Мой отец ненавидел своего отца.
Дедушка бросил его классическим киношным ходом — вышел из дома и не вернулся, когда тому было четыре. Роковой день откупорил пробку безумия. С каждым годом оно вытекало все гуще и быстрее, у отца неотвратимо ехала крыша, он опускался ниже и ниже: паранойя преследования темными силами, религиозная секта, ненависть и страх перед всем, что хоть малость попахивает магической аурой — эти атрибуты сопровождали отца, сколько я помню.
И сейчас, когда держу в руках фотографию моего крошечного чокнутого папочки в объятьях Волаглиона... вся жизнь рушится на голову.
Воспоминания, которые я надежно замуровал в недрах памяти. Взгляд серых глаз. Низкий голос. Густая щетина. Полосы седины на висках. Клетчатые, пропитавшиеся ладаном рубашки. Мозолистые пальцы. Отец работал сантехником, приходил поздно, и каждое его возвращение превращалось в лотерею — я гадал, за какой грех буду наказан сегодня.
Почему же мой отец рядом с демоном? Я нахожу лишь один (невероятно сумасшедший, поразительный, ужасающий) ответ на свой вопрос.
Вырываю из альбома фотографию и прячу в карман брюк.
Я должен найти Сару. Возможно, она солжет, но сам я ничего не хочу предполагать раньше времени.
Ставлю некролог жертв на полку. Намереваюсь пойти к ведьме, но... она ведь прогнала меня. Проклятье! Я назвал ее мразью, кажется. Не лучший момент для вопросов, придется чуть-чуть подождать.
Тяжело втягивая воздух, маюсь, пересекаю библиотеку из угла в угол, замечаю на полке черную книгу.
Название — «Демонология».
Оба-на!
Сажусь с ней в кресло. Снова попробовать уснуть? Голова раскалывается. А к утру Сара успокоится. Я пойду к ней, извинюсь и спрошу о фотографии.
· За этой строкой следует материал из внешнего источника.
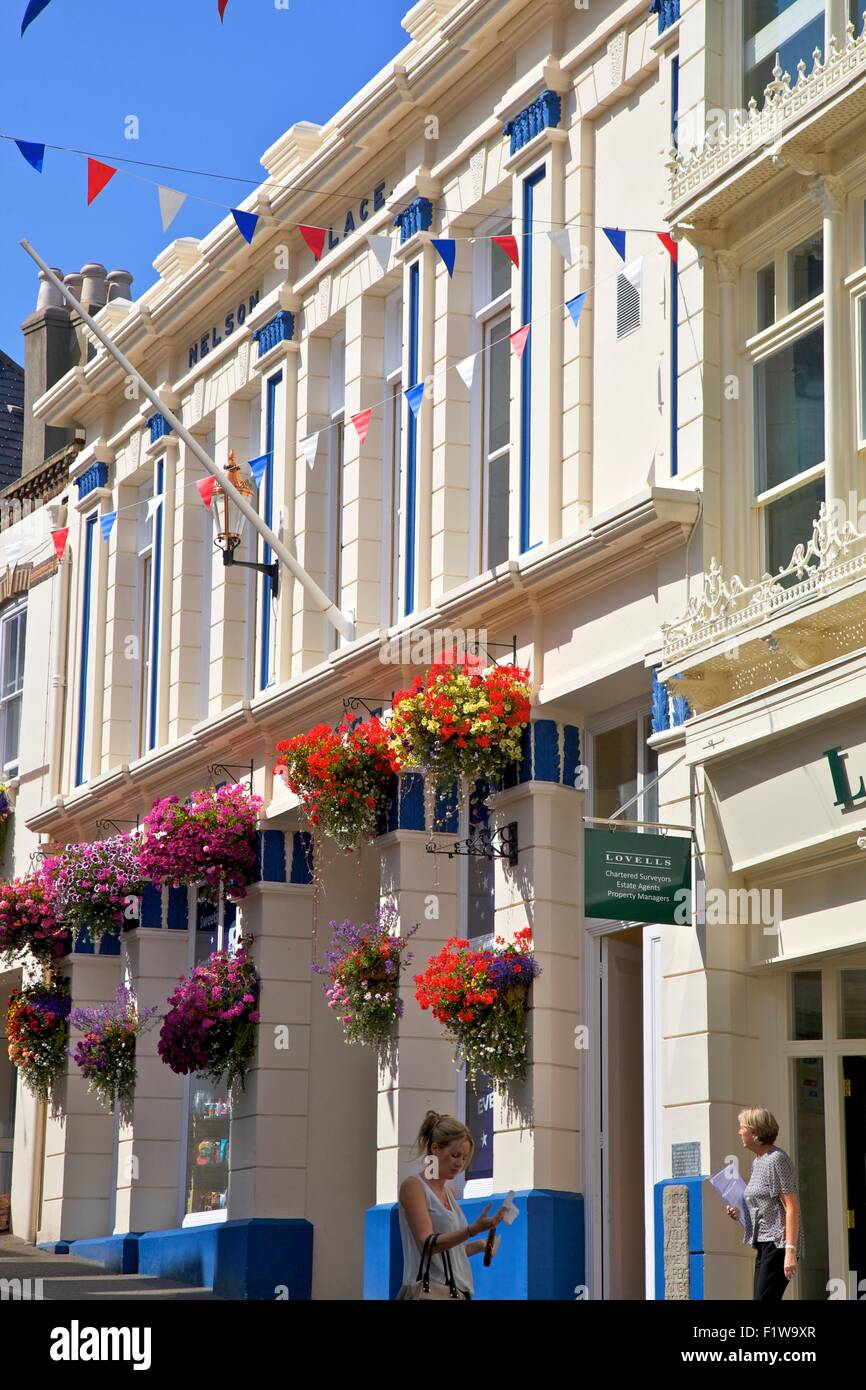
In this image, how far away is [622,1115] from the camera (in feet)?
51.5

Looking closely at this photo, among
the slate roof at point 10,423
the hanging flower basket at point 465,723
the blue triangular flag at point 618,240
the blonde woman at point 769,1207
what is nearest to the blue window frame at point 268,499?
the hanging flower basket at point 465,723

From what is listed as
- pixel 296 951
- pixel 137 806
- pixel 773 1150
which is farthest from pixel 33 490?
pixel 773 1150

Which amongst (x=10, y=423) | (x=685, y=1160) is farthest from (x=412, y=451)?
(x=10, y=423)

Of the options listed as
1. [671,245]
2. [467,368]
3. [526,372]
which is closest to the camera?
[671,245]

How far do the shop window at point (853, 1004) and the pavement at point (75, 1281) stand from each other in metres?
6.98

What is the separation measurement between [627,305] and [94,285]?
1524cm

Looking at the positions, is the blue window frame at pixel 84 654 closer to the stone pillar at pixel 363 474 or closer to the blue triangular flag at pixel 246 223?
the stone pillar at pixel 363 474

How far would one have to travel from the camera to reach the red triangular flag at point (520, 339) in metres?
16.4

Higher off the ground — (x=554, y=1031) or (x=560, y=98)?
(x=560, y=98)

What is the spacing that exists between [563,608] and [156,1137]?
8.82 meters

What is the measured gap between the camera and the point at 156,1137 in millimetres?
21984

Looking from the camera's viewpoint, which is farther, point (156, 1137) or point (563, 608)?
point (156, 1137)

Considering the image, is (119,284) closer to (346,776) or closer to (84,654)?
(84,654)
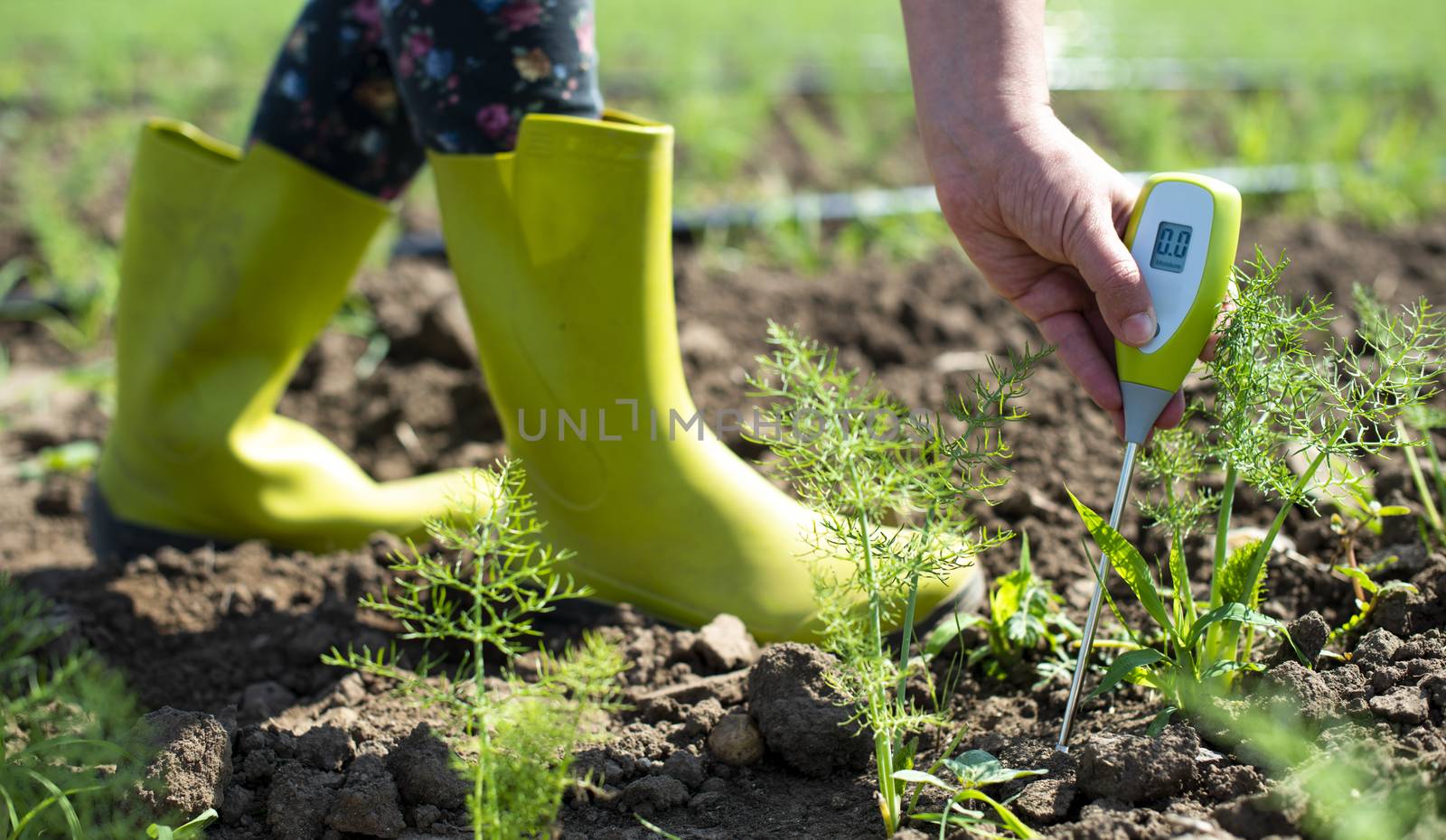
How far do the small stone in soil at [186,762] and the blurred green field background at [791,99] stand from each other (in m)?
1.77

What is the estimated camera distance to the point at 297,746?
1257 mm

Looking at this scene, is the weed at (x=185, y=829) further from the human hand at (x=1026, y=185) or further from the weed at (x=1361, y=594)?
the weed at (x=1361, y=594)

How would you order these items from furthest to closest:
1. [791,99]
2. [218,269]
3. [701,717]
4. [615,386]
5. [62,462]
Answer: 1. [791,99]
2. [62,462]
3. [218,269]
4. [615,386]
5. [701,717]

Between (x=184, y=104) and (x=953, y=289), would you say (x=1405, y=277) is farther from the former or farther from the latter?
(x=184, y=104)

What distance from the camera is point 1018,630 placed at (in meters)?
1.36

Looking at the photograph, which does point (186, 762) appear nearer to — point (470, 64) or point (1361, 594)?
point (470, 64)

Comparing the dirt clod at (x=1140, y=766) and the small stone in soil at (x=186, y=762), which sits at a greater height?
the dirt clod at (x=1140, y=766)

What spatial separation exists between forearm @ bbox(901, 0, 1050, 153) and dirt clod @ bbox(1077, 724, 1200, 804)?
0.61m

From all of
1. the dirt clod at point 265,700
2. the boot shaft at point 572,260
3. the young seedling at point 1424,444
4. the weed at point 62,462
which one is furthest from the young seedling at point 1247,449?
the weed at point 62,462

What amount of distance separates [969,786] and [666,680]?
43 centimetres

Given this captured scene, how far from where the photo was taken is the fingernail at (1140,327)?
3.79ft

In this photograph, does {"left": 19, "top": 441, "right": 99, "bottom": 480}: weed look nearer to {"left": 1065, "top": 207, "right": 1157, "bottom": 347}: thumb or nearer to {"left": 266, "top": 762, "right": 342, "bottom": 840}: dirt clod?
{"left": 266, "top": 762, "right": 342, "bottom": 840}: dirt clod

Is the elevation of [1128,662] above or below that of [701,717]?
above

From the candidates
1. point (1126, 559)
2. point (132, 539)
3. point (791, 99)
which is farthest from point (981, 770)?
point (791, 99)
Хотя извиняюсь я ужасно. Надо заранее подготовить речь.
Честное слово, извиняюсь я так, что потом надо извиняться за извинения.
Листаю книгу в поиске нудного текста, который утопил бы меня во сне. Некий демонолог Синистари — ей-богу, с таким именем он сам не демон? — пишет, что демон способен принять телесную оболочку, вселившись в человека, но его можно будет изгнать. Поэтому демоны предпочитают использовать для этих целей трупы недавно убитых, как правило, повешенных.
Задумываюсь. Почему Волаглион тянет со вселением в мое тело? Зачем ждать полнолуния? И я уже провел в доме сорок семь далеко не одно полнолуние!
— Не помешаю?
Поднимаю голову. Иларий. С тарелкой пахучего камамбера (обожаю!) и моцареллы.
О, спаситель! Вовремя. Сильнее, чем спать, я хочу только жрать.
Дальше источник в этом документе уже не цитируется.